[Tujuan Tugas]
a. Jawablah pertanyaan berikut berdasarkan tulisan tentang pasangan hidup:
(i) Pada hari dan tanggal berapa tulisan itu dimuat?
(ii) Apa contoh penyebab hasil riset awal tentang calon pasangan ternyata tidak sesuai?
(iii) Apa dua sikap kontras yang disebutkan dalam tulisan itu?
b. Ketik ulang bagian tulisan tentang pasangan hidup di antara "Dimungkinkan banyak alternatif" dan "apapun kenyataan itu.", termasuk kedua bagian itu, tanpa perubahan apa pun.
c. Lanjutkan tulisan tentang pasangan hidup, dimulai setelah kalimat terakhir yang ditampilkan.

Sabtu, 06 Februari 2010

Akhirnya Mereka Tahu, Ibuku Gila...

Memiliki pasangan hidup yang serasi adalah dambaan setiap orang. Banyak hal dilakukan orang untuk mendapatkan pasangan hidup yang ideal. Mulai dari memilih-milih pasangan, meneliti, sampai mencoba..

Parameter yang lumrah dijadikan pertimbangan adalah cara berfikir, dimensi spiritualitas, agama, kebiasaan, kepribadian, materi, fisik, sampai pada jejak rekam di masa lalu, termasuk jejak rekam keluarga (keturunan). Untuk mendapatkan pasangan yang ideal itu orang rela melakukan apa saja.

Lalu apa jadinya jika ternyata semua hasil riset awal seseorang ketika menilai calon pasangan hidupnya tidak sesuai lantaran berbagai hal, misalnya lantaran ketidakterbukaan pasangan kita sewaktu pacaran.

Dimungkinkan banyak alternatif sikap yang akan muncul, namun dua diantaranya kontras dan hampir mewakili keseluruhan sikap : 1. Kecewa dan meminta berpisah, 2. Menerima kenyataan, karena sudah terlanjur.

Kedua sikap di atas umum dan manusiawi, lantaran harapan awal setiap orang sudah sedemikian menggebu-gebu, tiba-tiba ia mendapatkan yang tidak sesuai, maka ia tentu akan kecewa. Tetapi ketika setiap diri kita menyadari kelemahan setiap manusia dan ketiadasempurnaan, maka ia akan menerima kenyataan, sepahit apapun kenyataan itu.

[Cuplikan dataset penalaran spasial]
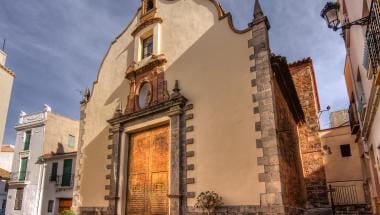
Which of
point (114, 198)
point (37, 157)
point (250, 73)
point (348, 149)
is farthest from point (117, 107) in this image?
point (37, 157)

[Hasil per Tugas]
a.
(i) Sabtu, 06 Februari 2010.
(ii) Ketidakterbukaan pasangan sewaktu pacaran.
(iii) Kecewa dan meminta berpisah, serta menerima kenyataan karena sudah terlanjur.

b.
Dimungkinkan banyak alternatif sikap yang akan muncul, namun dua diantaranya kontras dan hampir mewakili keseluruhan sikap : 1. Kecewa dan meminta berpisah, 2. Menerima kenyataan, karena sudah terlanjur.

Kedua sikap di atas umum dan manusiawi, lantaran harapan awal setiap orang sudah sedemikian menggebu-gebu, tiba-tiba ia mendapatkan yang tidak sesuai, maka ia tentu akan kecewa. Tetapi ketika setiap diri kita menyadari kelemahan setiap manusia dan ketiadasempurnaan, maka ia akan menerima kenyataan, sepahit apapun kenyataan itu.

c.
Secara teoritis, secara konseptual, saya memandang persoalan memilih pasangan, termasuk sikap setelah pasangan yang kita pilih bukan yang kita harapkan, adalah demikian. Namun faktualnya lebih rumit dan berliku. Di bawah ini saya sajikan cerita harian saya ketika memotret seseorang yang masih kerabat jauh, tetapi pesan kemanusiaan yang hendak disampaikan cukup membuat diri saya tertegun : Ternyata inilah hidup!

Dia, sebut saja Aini, seorang perempuan kampung. Hidup di bawah naungan orang tua angkatnya. Ia diangkat semenjak tali ari-ari dirinya belum digunting sama dukun anak. Ia memiliki seorang kakak, laki-laki, usianya terpaut 8 tahun. Sekolah sampai MTs, setingkat SMP. Ia sangat disayangi oleh orang tua angkatnya. Pas mau melanjutkan sekolah ke SMA, ibu angkatnya meninggal dunia. Lalu perempuan itu tak jadi sekolah. Ia malah bekerja sebagai penjaga warung di Kampus UPI Purwakarta.

Belum lama bekerja, ia dipanggil kerabatnya. Ada seseorang yang hendak melamarnya. Akhirnya, perempuan itu, atau saya sebut saja Aini, menikah di usia yang cukup belia. Kakaknya menjadi wali pernikahan, sementara kakaknya sendiri belum menikah.
Setahun menikah, ia hamil. Sembilan bulan kemudian ia melahirkan.

Sampai usia bayinya sepuluh hari, tak ada persoalan. Setelah hampir sebulan dari melahirkan, mertua laki-laki bertanya, kenapa tidak ada orang tua Aini atau kerabat lainnya yang menjenguk? Dari sinilah titik awal persoalan hidup yang rumit itu muncul.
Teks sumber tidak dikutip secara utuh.